-------- GIVEN DATA

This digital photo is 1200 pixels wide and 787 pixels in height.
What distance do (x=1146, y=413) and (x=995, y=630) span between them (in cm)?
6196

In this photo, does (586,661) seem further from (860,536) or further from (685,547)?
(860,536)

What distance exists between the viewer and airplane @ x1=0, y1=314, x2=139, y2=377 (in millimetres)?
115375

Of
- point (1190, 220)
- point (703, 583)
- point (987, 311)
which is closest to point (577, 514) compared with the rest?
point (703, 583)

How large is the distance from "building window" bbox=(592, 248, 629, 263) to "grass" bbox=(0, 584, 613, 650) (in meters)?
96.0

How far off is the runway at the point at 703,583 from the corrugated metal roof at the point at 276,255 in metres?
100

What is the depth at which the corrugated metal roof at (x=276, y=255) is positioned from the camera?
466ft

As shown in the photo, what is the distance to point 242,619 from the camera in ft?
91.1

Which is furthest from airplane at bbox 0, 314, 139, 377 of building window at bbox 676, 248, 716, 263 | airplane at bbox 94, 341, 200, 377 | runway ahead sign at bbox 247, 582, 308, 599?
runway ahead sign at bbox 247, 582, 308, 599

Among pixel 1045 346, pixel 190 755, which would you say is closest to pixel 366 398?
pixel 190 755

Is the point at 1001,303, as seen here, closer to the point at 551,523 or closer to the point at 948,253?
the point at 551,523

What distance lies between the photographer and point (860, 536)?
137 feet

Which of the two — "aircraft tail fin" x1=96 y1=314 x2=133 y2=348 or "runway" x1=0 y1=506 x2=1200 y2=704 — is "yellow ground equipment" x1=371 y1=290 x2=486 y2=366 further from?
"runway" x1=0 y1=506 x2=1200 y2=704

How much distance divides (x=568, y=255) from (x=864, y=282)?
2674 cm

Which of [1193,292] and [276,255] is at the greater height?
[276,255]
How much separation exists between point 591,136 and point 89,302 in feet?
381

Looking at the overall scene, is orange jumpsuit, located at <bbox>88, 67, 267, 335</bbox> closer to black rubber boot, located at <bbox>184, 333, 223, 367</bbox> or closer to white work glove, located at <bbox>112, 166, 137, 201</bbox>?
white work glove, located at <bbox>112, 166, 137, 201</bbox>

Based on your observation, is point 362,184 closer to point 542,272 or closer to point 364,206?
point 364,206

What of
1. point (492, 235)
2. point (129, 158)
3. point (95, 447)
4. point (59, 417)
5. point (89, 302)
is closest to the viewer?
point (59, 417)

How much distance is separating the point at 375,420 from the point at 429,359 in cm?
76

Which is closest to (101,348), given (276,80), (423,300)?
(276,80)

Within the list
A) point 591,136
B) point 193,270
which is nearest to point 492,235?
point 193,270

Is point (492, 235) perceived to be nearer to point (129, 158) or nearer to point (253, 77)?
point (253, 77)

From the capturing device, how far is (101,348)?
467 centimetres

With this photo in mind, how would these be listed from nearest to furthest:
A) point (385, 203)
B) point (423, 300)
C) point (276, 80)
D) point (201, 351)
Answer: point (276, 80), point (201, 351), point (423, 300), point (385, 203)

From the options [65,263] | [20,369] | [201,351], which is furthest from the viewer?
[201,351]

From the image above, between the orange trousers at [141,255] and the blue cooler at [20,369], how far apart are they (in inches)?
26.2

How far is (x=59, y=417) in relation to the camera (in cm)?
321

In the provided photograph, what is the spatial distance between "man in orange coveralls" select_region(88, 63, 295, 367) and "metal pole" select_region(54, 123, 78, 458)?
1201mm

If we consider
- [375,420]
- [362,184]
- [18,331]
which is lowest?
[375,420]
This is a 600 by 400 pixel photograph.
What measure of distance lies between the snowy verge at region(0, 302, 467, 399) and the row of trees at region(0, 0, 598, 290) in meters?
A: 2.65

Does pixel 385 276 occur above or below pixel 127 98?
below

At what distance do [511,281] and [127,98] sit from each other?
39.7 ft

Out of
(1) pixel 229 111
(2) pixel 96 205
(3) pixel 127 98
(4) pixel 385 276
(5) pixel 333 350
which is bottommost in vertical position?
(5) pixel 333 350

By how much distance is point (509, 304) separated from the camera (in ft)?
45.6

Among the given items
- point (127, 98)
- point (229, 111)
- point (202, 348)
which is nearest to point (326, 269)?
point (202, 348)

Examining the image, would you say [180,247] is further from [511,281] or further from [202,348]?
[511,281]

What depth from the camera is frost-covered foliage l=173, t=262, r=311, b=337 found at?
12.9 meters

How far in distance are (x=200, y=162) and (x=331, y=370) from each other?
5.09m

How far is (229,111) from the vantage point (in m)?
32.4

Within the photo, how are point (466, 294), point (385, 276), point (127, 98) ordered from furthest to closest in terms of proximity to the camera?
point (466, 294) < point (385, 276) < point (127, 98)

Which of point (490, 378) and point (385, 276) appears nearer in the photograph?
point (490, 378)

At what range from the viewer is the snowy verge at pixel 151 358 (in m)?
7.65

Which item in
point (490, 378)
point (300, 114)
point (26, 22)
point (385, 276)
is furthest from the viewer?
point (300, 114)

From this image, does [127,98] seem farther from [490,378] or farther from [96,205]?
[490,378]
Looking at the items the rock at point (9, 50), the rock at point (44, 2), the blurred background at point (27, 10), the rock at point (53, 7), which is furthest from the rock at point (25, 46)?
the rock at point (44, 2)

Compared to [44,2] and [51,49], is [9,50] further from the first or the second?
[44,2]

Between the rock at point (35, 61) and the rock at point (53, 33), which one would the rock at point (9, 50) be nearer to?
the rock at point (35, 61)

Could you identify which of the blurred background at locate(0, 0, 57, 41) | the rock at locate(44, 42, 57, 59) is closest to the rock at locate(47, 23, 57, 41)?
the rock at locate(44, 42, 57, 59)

----------------

| EXERCISE DIRECTIONS |
Please give the rows again from the line holding "At what range" through the last row, inclusive, swapping "blurred background" for "hazy background" and changing nothing else.

| EXERCISE SOLUTION |
At what range from the viewer is the snowy verge at pixel 151 358 (in m)?
7.65

Which item in
point (490, 378)
point (300, 114)
point (26, 22)
point (385, 276)
is furthest from the viewer?
point (300, 114)

From this image, does [127,98] seem farther from [490,378] or farther from [96,205]?
[490,378]
Looking at the items the rock at point (9, 50), the rock at point (44, 2), the hazy background at point (27, 10), the rock at point (53, 7), which is furthest from the rock at point (25, 46)?
the rock at point (44, 2)

Compared to [44,2] and [51,49], is [9,50] further from the first or the second?
[44,2]

Between the rock at point (35, 61) and the rock at point (53, 33), which one would the rock at point (9, 50) be nearer to?
the rock at point (35, 61)

Could you identify which of the hazy background at locate(0, 0, 57, 41) | the rock at locate(44, 42, 57, 59) is closest to the rock at locate(47, 23, 57, 41)?
the rock at locate(44, 42, 57, 59)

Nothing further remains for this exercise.